Molecular5869@feddit.org · 2 days ago

Well I’ve not fixed anything yet😅. It was sadly just a hypothetical. Sorry if that wasn’t clear from the comment.

Ænima@lemm.ee · 2 days ago

Well I’m still rooting for your success!

Gyroplast@pawb.social · 2 days ago

Do I need to run the machine for longer or should it have crashed right away according to your hypothesis?

Sorry for mudding the waters with my verbosity. It should not crash anymore. I believe your kernel panic was caused when an idle CPU 6 was sent to sleep. Disabling C-states, or limiting them to C0 or C1, prevents your CPUs from going into (deep) sleep. Thusly, by disabling or limiting c-states, a kernel panic should not happen anymore.

I haven’t found a way to explicitly put a core into a specific c-state of your choosing, so best I can recommend now is to keep your c-states disabled or limited to C1, and just normally use your computer. If this kernel panic shows up again, and you’re sure your c-state setting was effective, then I would consider my c-state hypothesis as falsified.

If, however, your system runs normally for a few days, or “long enough for you to feel good about it” with disabled c-states, that would be a strong indication for having some kind of issue when entering deeper sleep modes. You may then try increasing the c-state limit again until your system becomes unstable.

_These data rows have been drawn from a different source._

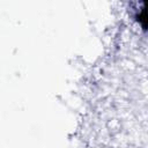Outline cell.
Returning <instances> with one entry per match:
<instances>
[{
    "label": "cell",
    "instance_id": "obj_1",
    "mask_svg": "<svg viewBox=\"0 0 148 148\" xmlns=\"http://www.w3.org/2000/svg\"><path fill=\"white\" fill-rule=\"evenodd\" d=\"M138 18H139L140 23L142 24V27L145 29H148V2L141 3V8L139 10Z\"/></svg>",
    "mask_w": 148,
    "mask_h": 148
}]
</instances>
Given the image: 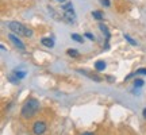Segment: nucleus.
Wrapping results in <instances>:
<instances>
[{
	"mask_svg": "<svg viewBox=\"0 0 146 135\" xmlns=\"http://www.w3.org/2000/svg\"><path fill=\"white\" fill-rule=\"evenodd\" d=\"M62 10H64V12H65V11H73V4L72 3H65V4L62 5Z\"/></svg>",
	"mask_w": 146,
	"mask_h": 135,
	"instance_id": "obj_15",
	"label": "nucleus"
},
{
	"mask_svg": "<svg viewBox=\"0 0 146 135\" xmlns=\"http://www.w3.org/2000/svg\"><path fill=\"white\" fill-rule=\"evenodd\" d=\"M66 53H68V56H70V57H78V52L76 49H68Z\"/></svg>",
	"mask_w": 146,
	"mask_h": 135,
	"instance_id": "obj_13",
	"label": "nucleus"
},
{
	"mask_svg": "<svg viewBox=\"0 0 146 135\" xmlns=\"http://www.w3.org/2000/svg\"><path fill=\"white\" fill-rule=\"evenodd\" d=\"M38 109H39V101L34 97H30V99L26 100V103L23 104V107H22V118H25V119H30L33 118L34 115L38 112Z\"/></svg>",
	"mask_w": 146,
	"mask_h": 135,
	"instance_id": "obj_1",
	"label": "nucleus"
},
{
	"mask_svg": "<svg viewBox=\"0 0 146 135\" xmlns=\"http://www.w3.org/2000/svg\"><path fill=\"white\" fill-rule=\"evenodd\" d=\"M85 36H87V38H88V39H91V41H94V39H95V36L92 35V34H91V32H85Z\"/></svg>",
	"mask_w": 146,
	"mask_h": 135,
	"instance_id": "obj_18",
	"label": "nucleus"
},
{
	"mask_svg": "<svg viewBox=\"0 0 146 135\" xmlns=\"http://www.w3.org/2000/svg\"><path fill=\"white\" fill-rule=\"evenodd\" d=\"M58 3H65V1H66V0H57Z\"/></svg>",
	"mask_w": 146,
	"mask_h": 135,
	"instance_id": "obj_21",
	"label": "nucleus"
},
{
	"mask_svg": "<svg viewBox=\"0 0 146 135\" xmlns=\"http://www.w3.org/2000/svg\"><path fill=\"white\" fill-rule=\"evenodd\" d=\"M46 130H47V126L42 120H38V122H35L33 124V132H34V135H43L46 132Z\"/></svg>",
	"mask_w": 146,
	"mask_h": 135,
	"instance_id": "obj_3",
	"label": "nucleus"
},
{
	"mask_svg": "<svg viewBox=\"0 0 146 135\" xmlns=\"http://www.w3.org/2000/svg\"><path fill=\"white\" fill-rule=\"evenodd\" d=\"M41 43L46 47H54V41H53L52 38H42Z\"/></svg>",
	"mask_w": 146,
	"mask_h": 135,
	"instance_id": "obj_6",
	"label": "nucleus"
},
{
	"mask_svg": "<svg viewBox=\"0 0 146 135\" xmlns=\"http://www.w3.org/2000/svg\"><path fill=\"white\" fill-rule=\"evenodd\" d=\"M70 38H72L74 42H77V43H83V42H84V38L81 35H78V34H72V35H70Z\"/></svg>",
	"mask_w": 146,
	"mask_h": 135,
	"instance_id": "obj_9",
	"label": "nucleus"
},
{
	"mask_svg": "<svg viewBox=\"0 0 146 135\" xmlns=\"http://www.w3.org/2000/svg\"><path fill=\"white\" fill-rule=\"evenodd\" d=\"M99 28L102 30V32H103V35L106 36V41L108 42L110 36H111V34H110V31H108V27L106 26V24H103V23H100V24H99Z\"/></svg>",
	"mask_w": 146,
	"mask_h": 135,
	"instance_id": "obj_5",
	"label": "nucleus"
},
{
	"mask_svg": "<svg viewBox=\"0 0 146 135\" xmlns=\"http://www.w3.org/2000/svg\"><path fill=\"white\" fill-rule=\"evenodd\" d=\"M81 135H94L92 132H84V134H81Z\"/></svg>",
	"mask_w": 146,
	"mask_h": 135,
	"instance_id": "obj_19",
	"label": "nucleus"
},
{
	"mask_svg": "<svg viewBox=\"0 0 146 135\" xmlns=\"http://www.w3.org/2000/svg\"><path fill=\"white\" fill-rule=\"evenodd\" d=\"M135 73L137 74H143V76H146V68H141V69H138Z\"/></svg>",
	"mask_w": 146,
	"mask_h": 135,
	"instance_id": "obj_16",
	"label": "nucleus"
},
{
	"mask_svg": "<svg viewBox=\"0 0 146 135\" xmlns=\"http://www.w3.org/2000/svg\"><path fill=\"white\" fill-rule=\"evenodd\" d=\"M8 28H10L11 32H14L16 35L27 36V38H30V36L33 35V31L29 27H26L25 24H22V23H19V22H16V21L10 22V23H8Z\"/></svg>",
	"mask_w": 146,
	"mask_h": 135,
	"instance_id": "obj_2",
	"label": "nucleus"
},
{
	"mask_svg": "<svg viewBox=\"0 0 146 135\" xmlns=\"http://www.w3.org/2000/svg\"><path fill=\"white\" fill-rule=\"evenodd\" d=\"M92 16H94L96 21H103V18H104V15H103L100 11H94V12H92Z\"/></svg>",
	"mask_w": 146,
	"mask_h": 135,
	"instance_id": "obj_10",
	"label": "nucleus"
},
{
	"mask_svg": "<svg viewBox=\"0 0 146 135\" xmlns=\"http://www.w3.org/2000/svg\"><path fill=\"white\" fill-rule=\"evenodd\" d=\"M80 73H83V74H85V76H88V77H91V78H94L95 81H102V78L100 77H98V76H92L91 73H88V72H85V70H78Z\"/></svg>",
	"mask_w": 146,
	"mask_h": 135,
	"instance_id": "obj_11",
	"label": "nucleus"
},
{
	"mask_svg": "<svg viewBox=\"0 0 146 135\" xmlns=\"http://www.w3.org/2000/svg\"><path fill=\"white\" fill-rule=\"evenodd\" d=\"M100 4L102 5H104V7H110V0H100Z\"/></svg>",
	"mask_w": 146,
	"mask_h": 135,
	"instance_id": "obj_17",
	"label": "nucleus"
},
{
	"mask_svg": "<svg viewBox=\"0 0 146 135\" xmlns=\"http://www.w3.org/2000/svg\"><path fill=\"white\" fill-rule=\"evenodd\" d=\"M143 118H145V119H146V108L143 109Z\"/></svg>",
	"mask_w": 146,
	"mask_h": 135,
	"instance_id": "obj_20",
	"label": "nucleus"
},
{
	"mask_svg": "<svg viewBox=\"0 0 146 135\" xmlns=\"http://www.w3.org/2000/svg\"><path fill=\"white\" fill-rule=\"evenodd\" d=\"M143 80H142V78H137L135 81H134V87H135V88H142V87H143Z\"/></svg>",
	"mask_w": 146,
	"mask_h": 135,
	"instance_id": "obj_14",
	"label": "nucleus"
},
{
	"mask_svg": "<svg viewBox=\"0 0 146 135\" xmlns=\"http://www.w3.org/2000/svg\"><path fill=\"white\" fill-rule=\"evenodd\" d=\"M106 68H107V65H106L104 61H96V64H95V69L98 72H103Z\"/></svg>",
	"mask_w": 146,
	"mask_h": 135,
	"instance_id": "obj_7",
	"label": "nucleus"
},
{
	"mask_svg": "<svg viewBox=\"0 0 146 135\" xmlns=\"http://www.w3.org/2000/svg\"><path fill=\"white\" fill-rule=\"evenodd\" d=\"M123 38H125V39L129 42L130 45H133V46H137V45H138V42H137L135 39H133V38H131L129 34H123Z\"/></svg>",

Then you know at least a workaround at the cost of some loss of power savings, and you can try to find specific issues with your CPU or mainboard concerning the faulty sleep mode on Linux.

Best of luck!

Molecular5869@feddit.org · 2 days ago

Thank you very much for your help so far, I will test the different methods and settings suggested in this thread over the next few weeks. I probably won’t find the time or motivation to methodically figure out the specific issue. That means that if at some point my system seems stable again, I will just leave everything as is and try to just be happy about it.

But when my life gets less busy I’ll maybe have time to see this completely through.

Anyways thanks to everyone, especially you, for taking the time to help me. I will update this post should I ever figure it out.